Roughly 4 to 5% of their customers are not renewing contracts. As each contract has a lot of value, this loss is huge. They want to predict in advance who is likely to churn and try to prevent it.
What was tricky
The business needed above 40% precision for a certain recall. Their internal data science team was not able to get any measurable precision (<2%). Despite extremely qualified data scientists using very powerful models (variants of Gradient Boosting Machines), the improvement was minimal.
What did we do?
In most champion, challenger scenarios like this (where we need to beat an existing model hands-down), we have a rule of thumb.
If the data is structured, don’t worry much about improving the algorithm. Focus on other aspects. Here is what we did:
Align the training and validation data sets: We realized they are defined incorrectly and the distributions are greatly different. We corrected it.

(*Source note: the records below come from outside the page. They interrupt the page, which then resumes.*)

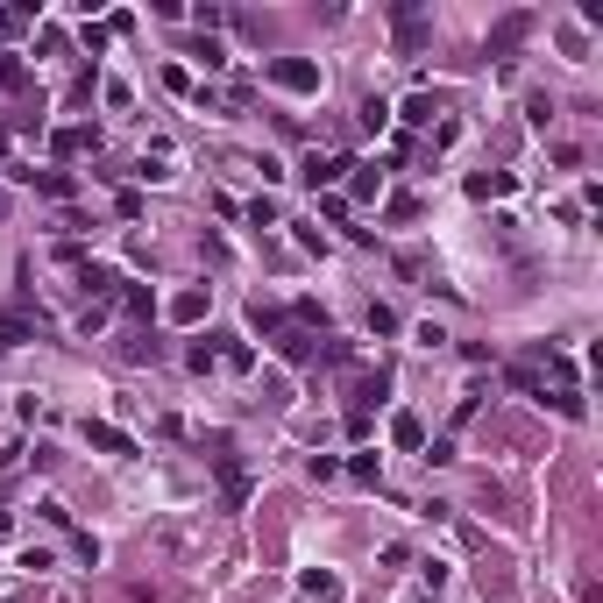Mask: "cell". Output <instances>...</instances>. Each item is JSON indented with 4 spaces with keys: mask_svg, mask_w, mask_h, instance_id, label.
Instances as JSON below:
<instances>
[{
    "mask_svg": "<svg viewBox=\"0 0 603 603\" xmlns=\"http://www.w3.org/2000/svg\"><path fill=\"white\" fill-rule=\"evenodd\" d=\"M391 21H398V43H404V50H419V43H426V21H419V7H404V0H398V7H391Z\"/></svg>",
    "mask_w": 603,
    "mask_h": 603,
    "instance_id": "cell-6",
    "label": "cell"
},
{
    "mask_svg": "<svg viewBox=\"0 0 603 603\" xmlns=\"http://www.w3.org/2000/svg\"><path fill=\"white\" fill-rule=\"evenodd\" d=\"M412 603H426V597H412Z\"/></svg>",
    "mask_w": 603,
    "mask_h": 603,
    "instance_id": "cell-19",
    "label": "cell"
},
{
    "mask_svg": "<svg viewBox=\"0 0 603 603\" xmlns=\"http://www.w3.org/2000/svg\"><path fill=\"white\" fill-rule=\"evenodd\" d=\"M86 440H93L100 454H135V440H128L121 426H106V419H86Z\"/></svg>",
    "mask_w": 603,
    "mask_h": 603,
    "instance_id": "cell-4",
    "label": "cell"
},
{
    "mask_svg": "<svg viewBox=\"0 0 603 603\" xmlns=\"http://www.w3.org/2000/svg\"><path fill=\"white\" fill-rule=\"evenodd\" d=\"M469 192H476V200H504V192H511V178H504V171H490V178H469Z\"/></svg>",
    "mask_w": 603,
    "mask_h": 603,
    "instance_id": "cell-13",
    "label": "cell"
},
{
    "mask_svg": "<svg viewBox=\"0 0 603 603\" xmlns=\"http://www.w3.org/2000/svg\"><path fill=\"white\" fill-rule=\"evenodd\" d=\"M50 149H57V157H79V149H100V135H93V128H57Z\"/></svg>",
    "mask_w": 603,
    "mask_h": 603,
    "instance_id": "cell-7",
    "label": "cell"
},
{
    "mask_svg": "<svg viewBox=\"0 0 603 603\" xmlns=\"http://www.w3.org/2000/svg\"><path fill=\"white\" fill-rule=\"evenodd\" d=\"M305 597H319V603H341V575H319V568H312V575H305Z\"/></svg>",
    "mask_w": 603,
    "mask_h": 603,
    "instance_id": "cell-10",
    "label": "cell"
},
{
    "mask_svg": "<svg viewBox=\"0 0 603 603\" xmlns=\"http://www.w3.org/2000/svg\"><path fill=\"white\" fill-rule=\"evenodd\" d=\"M391 440H398V447H412V454H419V447H426V426H419L412 412H398V419H391Z\"/></svg>",
    "mask_w": 603,
    "mask_h": 603,
    "instance_id": "cell-9",
    "label": "cell"
},
{
    "mask_svg": "<svg viewBox=\"0 0 603 603\" xmlns=\"http://www.w3.org/2000/svg\"><path fill=\"white\" fill-rule=\"evenodd\" d=\"M355 171H362V178H355V200H369V192H384V171H377V164H355Z\"/></svg>",
    "mask_w": 603,
    "mask_h": 603,
    "instance_id": "cell-14",
    "label": "cell"
},
{
    "mask_svg": "<svg viewBox=\"0 0 603 603\" xmlns=\"http://www.w3.org/2000/svg\"><path fill=\"white\" fill-rule=\"evenodd\" d=\"M29 334H43V319H29V312L0 305V348H14V341H29Z\"/></svg>",
    "mask_w": 603,
    "mask_h": 603,
    "instance_id": "cell-5",
    "label": "cell"
},
{
    "mask_svg": "<svg viewBox=\"0 0 603 603\" xmlns=\"http://www.w3.org/2000/svg\"><path fill=\"white\" fill-rule=\"evenodd\" d=\"M192 57H200L206 72H220V64H227V50H220V43H213V36H206V43H200V50H192Z\"/></svg>",
    "mask_w": 603,
    "mask_h": 603,
    "instance_id": "cell-15",
    "label": "cell"
},
{
    "mask_svg": "<svg viewBox=\"0 0 603 603\" xmlns=\"http://www.w3.org/2000/svg\"><path fill=\"white\" fill-rule=\"evenodd\" d=\"M29 21H36V0H29V7H0V36H21Z\"/></svg>",
    "mask_w": 603,
    "mask_h": 603,
    "instance_id": "cell-12",
    "label": "cell"
},
{
    "mask_svg": "<svg viewBox=\"0 0 603 603\" xmlns=\"http://www.w3.org/2000/svg\"><path fill=\"white\" fill-rule=\"evenodd\" d=\"M0 86H21V64H14V50H0Z\"/></svg>",
    "mask_w": 603,
    "mask_h": 603,
    "instance_id": "cell-17",
    "label": "cell"
},
{
    "mask_svg": "<svg viewBox=\"0 0 603 603\" xmlns=\"http://www.w3.org/2000/svg\"><path fill=\"white\" fill-rule=\"evenodd\" d=\"M220 483H227V504H242V497H249V469H242L234 454H220Z\"/></svg>",
    "mask_w": 603,
    "mask_h": 603,
    "instance_id": "cell-8",
    "label": "cell"
},
{
    "mask_svg": "<svg viewBox=\"0 0 603 603\" xmlns=\"http://www.w3.org/2000/svg\"><path fill=\"white\" fill-rule=\"evenodd\" d=\"M0 157H7V142H0Z\"/></svg>",
    "mask_w": 603,
    "mask_h": 603,
    "instance_id": "cell-18",
    "label": "cell"
},
{
    "mask_svg": "<svg viewBox=\"0 0 603 603\" xmlns=\"http://www.w3.org/2000/svg\"><path fill=\"white\" fill-rule=\"evenodd\" d=\"M433 114H440V106L426 100V93H412V100H404V114H398V121H404V128H426Z\"/></svg>",
    "mask_w": 603,
    "mask_h": 603,
    "instance_id": "cell-11",
    "label": "cell"
},
{
    "mask_svg": "<svg viewBox=\"0 0 603 603\" xmlns=\"http://www.w3.org/2000/svg\"><path fill=\"white\" fill-rule=\"evenodd\" d=\"M525 114H532V128H547V121H554V100H547V93H532V100H525Z\"/></svg>",
    "mask_w": 603,
    "mask_h": 603,
    "instance_id": "cell-16",
    "label": "cell"
},
{
    "mask_svg": "<svg viewBox=\"0 0 603 603\" xmlns=\"http://www.w3.org/2000/svg\"><path fill=\"white\" fill-rule=\"evenodd\" d=\"M263 79L285 86V93H319V64H305V57H270Z\"/></svg>",
    "mask_w": 603,
    "mask_h": 603,
    "instance_id": "cell-1",
    "label": "cell"
},
{
    "mask_svg": "<svg viewBox=\"0 0 603 603\" xmlns=\"http://www.w3.org/2000/svg\"><path fill=\"white\" fill-rule=\"evenodd\" d=\"M525 29H532V14H525V7H518V14H504L497 29H490V57H511V50H518V36H525Z\"/></svg>",
    "mask_w": 603,
    "mask_h": 603,
    "instance_id": "cell-2",
    "label": "cell"
},
{
    "mask_svg": "<svg viewBox=\"0 0 603 603\" xmlns=\"http://www.w3.org/2000/svg\"><path fill=\"white\" fill-rule=\"evenodd\" d=\"M341 171H355L341 149H334V157H305V185H312V192H319V185H341Z\"/></svg>",
    "mask_w": 603,
    "mask_h": 603,
    "instance_id": "cell-3",
    "label": "cell"
}]
</instances>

Try various lengths of past in the time series: Always, in time series one wonders just how much of past is good. 3 months or 3 years? There is just a sweet spot and you need to empirically find it.

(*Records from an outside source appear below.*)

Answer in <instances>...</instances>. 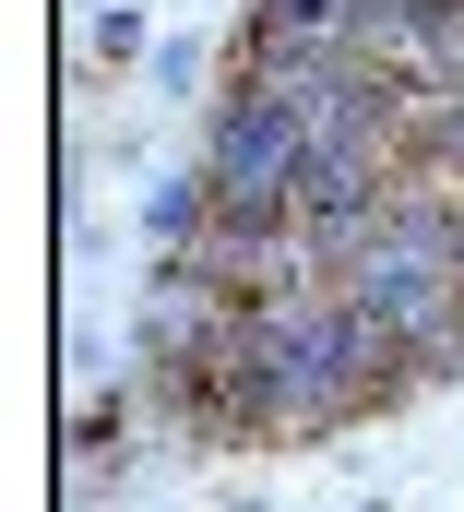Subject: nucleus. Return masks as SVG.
I'll return each mask as SVG.
<instances>
[{
  "mask_svg": "<svg viewBox=\"0 0 464 512\" xmlns=\"http://www.w3.org/2000/svg\"><path fill=\"white\" fill-rule=\"evenodd\" d=\"M155 84H167V96H191V84H203V48H191V36H167V48H155Z\"/></svg>",
  "mask_w": 464,
  "mask_h": 512,
  "instance_id": "f03ea898",
  "label": "nucleus"
},
{
  "mask_svg": "<svg viewBox=\"0 0 464 512\" xmlns=\"http://www.w3.org/2000/svg\"><path fill=\"white\" fill-rule=\"evenodd\" d=\"M96 60H108V72L155 60V12H143V0H108V12H96Z\"/></svg>",
  "mask_w": 464,
  "mask_h": 512,
  "instance_id": "f257e3e1",
  "label": "nucleus"
},
{
  "mask_svg": "<svg viewBox=\"0 0 464 512\" xmlns=\"http://www.w3.org/2000/svg\"><path fill=\"white\" fill-rule=\"evenodd\" d=\"M357 512H393V501H357Z\"/></svg>",
  "mask_w": 464,
  "mask_h": 512,
  "instance_id": "20e7f679",
  "label": "nucleus"
},
{
  "mask_svg": "<svg viewBox=\"0 0 464 512\" xmlns=\"http://www.w3.org/2000/svg\"><path fill=\"white\" fill-rule=\"evenodd\" d=\"M227 512H274V501H227Z\"/></svg>",
  "mask_w": 464,
  "mask_h": 512,
  "instance_id": "7ed1b4c3",
  "label": "nucleus"
}]
</instances>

Use technology where you can: The embeddings are a better way to represent most categorical attributes. Hence, if enough data is available, embed them all.
In 3 months, we moved the precision from 2% to 38% with these systematic experiments and with the same algorithm they had been using…
To have INSOFE faculty and data scientists solve your business problems, prep your engineering teams to face the real world complexities, visit here
Moral of the story
Even today, the basics of machine learning matter. Thinking about data, splitting it correctly, doing visual observations, systematic experimentations never go out of fashion!